Integrated Data Sets
Combining both discrete and continuous attributes is referred to as
“integrated analysis”. In the case of integrated attributes, both types of
distance measures are used and can be overridden with the command line
options –snp-metric and –numeric-metric. ReliefF is used with discrete
class read from the SNP file. RReliefF is used if continuous phenotypes are
detected (as described above).
A Note on…
Missing Values
Missing values are handled for all types of data sets supported. Each data set
reader considers the missing encoding(s) for its particular file format.
The following table summarizes the missing genotype values recognized by each
reader.
TXT | 9 or ? or empty string |
ARFF | ? |
PLINK RAW | NA |
PLINK PED | ‘0 0’ |
PLINK BED | bit string ‘10’ |
Missing SNP values in ReliefF are handled by algorithms as described in
section “2.2. RELIEFF – EXTENSION” in the paper “Theoretical and Empirical
Analysis of ReliefF and RReliefF”, Machine Learning Journal (2003) 53:23-69.

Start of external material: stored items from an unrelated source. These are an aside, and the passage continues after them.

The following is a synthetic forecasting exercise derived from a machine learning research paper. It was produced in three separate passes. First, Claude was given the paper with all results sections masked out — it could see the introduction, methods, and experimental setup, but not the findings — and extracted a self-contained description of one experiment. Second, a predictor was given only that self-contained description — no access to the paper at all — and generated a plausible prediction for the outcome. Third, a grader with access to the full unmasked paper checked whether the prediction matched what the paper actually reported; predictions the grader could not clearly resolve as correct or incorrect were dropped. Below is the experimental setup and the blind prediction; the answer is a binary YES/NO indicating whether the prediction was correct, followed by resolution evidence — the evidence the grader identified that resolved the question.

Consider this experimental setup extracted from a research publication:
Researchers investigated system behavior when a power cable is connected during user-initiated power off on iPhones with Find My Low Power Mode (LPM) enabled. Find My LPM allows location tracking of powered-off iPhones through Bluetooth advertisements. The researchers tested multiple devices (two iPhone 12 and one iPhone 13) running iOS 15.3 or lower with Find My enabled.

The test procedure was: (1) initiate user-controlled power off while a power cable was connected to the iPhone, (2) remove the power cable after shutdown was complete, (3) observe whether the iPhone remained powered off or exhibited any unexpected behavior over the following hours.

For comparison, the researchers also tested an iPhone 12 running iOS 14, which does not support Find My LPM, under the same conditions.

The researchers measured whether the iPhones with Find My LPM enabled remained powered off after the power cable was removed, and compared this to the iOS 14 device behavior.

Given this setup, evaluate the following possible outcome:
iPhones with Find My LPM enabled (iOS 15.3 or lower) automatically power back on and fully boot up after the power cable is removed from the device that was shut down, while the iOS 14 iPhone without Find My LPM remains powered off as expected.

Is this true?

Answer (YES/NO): YES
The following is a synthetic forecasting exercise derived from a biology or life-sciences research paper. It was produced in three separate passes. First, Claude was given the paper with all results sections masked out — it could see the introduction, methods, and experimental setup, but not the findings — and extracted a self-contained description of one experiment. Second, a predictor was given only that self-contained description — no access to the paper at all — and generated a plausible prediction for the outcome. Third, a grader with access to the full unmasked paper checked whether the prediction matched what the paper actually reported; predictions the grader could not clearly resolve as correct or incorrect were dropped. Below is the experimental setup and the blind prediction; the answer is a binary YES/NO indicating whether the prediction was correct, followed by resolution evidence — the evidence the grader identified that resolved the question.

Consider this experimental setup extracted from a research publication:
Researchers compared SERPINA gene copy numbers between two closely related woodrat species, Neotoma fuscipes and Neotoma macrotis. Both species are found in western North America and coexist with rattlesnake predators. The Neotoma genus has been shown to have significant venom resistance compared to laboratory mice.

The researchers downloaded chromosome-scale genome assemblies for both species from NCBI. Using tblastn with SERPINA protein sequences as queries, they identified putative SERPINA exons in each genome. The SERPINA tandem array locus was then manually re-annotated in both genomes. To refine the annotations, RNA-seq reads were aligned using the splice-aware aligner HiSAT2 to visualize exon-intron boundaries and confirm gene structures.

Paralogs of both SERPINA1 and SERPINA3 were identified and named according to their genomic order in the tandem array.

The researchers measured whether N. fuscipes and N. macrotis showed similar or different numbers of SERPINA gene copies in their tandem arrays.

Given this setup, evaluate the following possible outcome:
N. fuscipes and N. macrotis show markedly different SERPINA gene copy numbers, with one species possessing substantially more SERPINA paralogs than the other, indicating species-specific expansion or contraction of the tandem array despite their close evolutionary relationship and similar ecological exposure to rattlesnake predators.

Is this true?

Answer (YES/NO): NO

For continuous values, the normalized difference is used, as in the Weka
machine learning system.
Missing phenotypes cause the file reader to skip the individual/instance with
a warning message and subsequent reduction in reported number of instances in
the program output. Missing phenotypes for TXT and ARFF files are any encoded
-9. For PLINK formats, missing phenotypes are 0 or -9 for SNPs and -9 for
continuous phenotypes.
Weighting by Distance in ReliefF
When computing nearest neighbors, the influence of distance between an
instance and its nearest neighbors is considered equal by default; that is,
the distances are used only to rank the neighbors. In both SNPs and continuous
attributes, the influence of each ranked neighbor can be taken into
consideration by applying a weighting factor to each neighbor’s distance.
This is particularly important in the case of regression ReliefF, since it
uses the distance between instances as a way of making a kind of
hits-and-misses analogy to the standard ReliefF algorithm. For more details
see section “2.3. RRELIEFF – IN REGRESSION” in the paper “Theoretical and
Empirical Analysis of ReliefF and RReliefF”, Machine Learning Journal
(2003) 53:23-69. See “Overriding ReliefF Default Algorithm Parameters” above
for the command line options for using this feature.
Multiclass Phenotypes
Multiclass phenotypes are implemented in the ReliefF C++ class.; however, the
PLINK data set readers restrict phenotypes to case-control, since PLINK does
not support multiclass phenotypes and this feature has not been needed.
Multiclass is supported in TXT and ARFF formats, though results are
unpredictable if the class column is not coded as integers (the first character
of whatever is read as the class column is converted to an integer, effectively
limiting classes to ten levels: 0-9).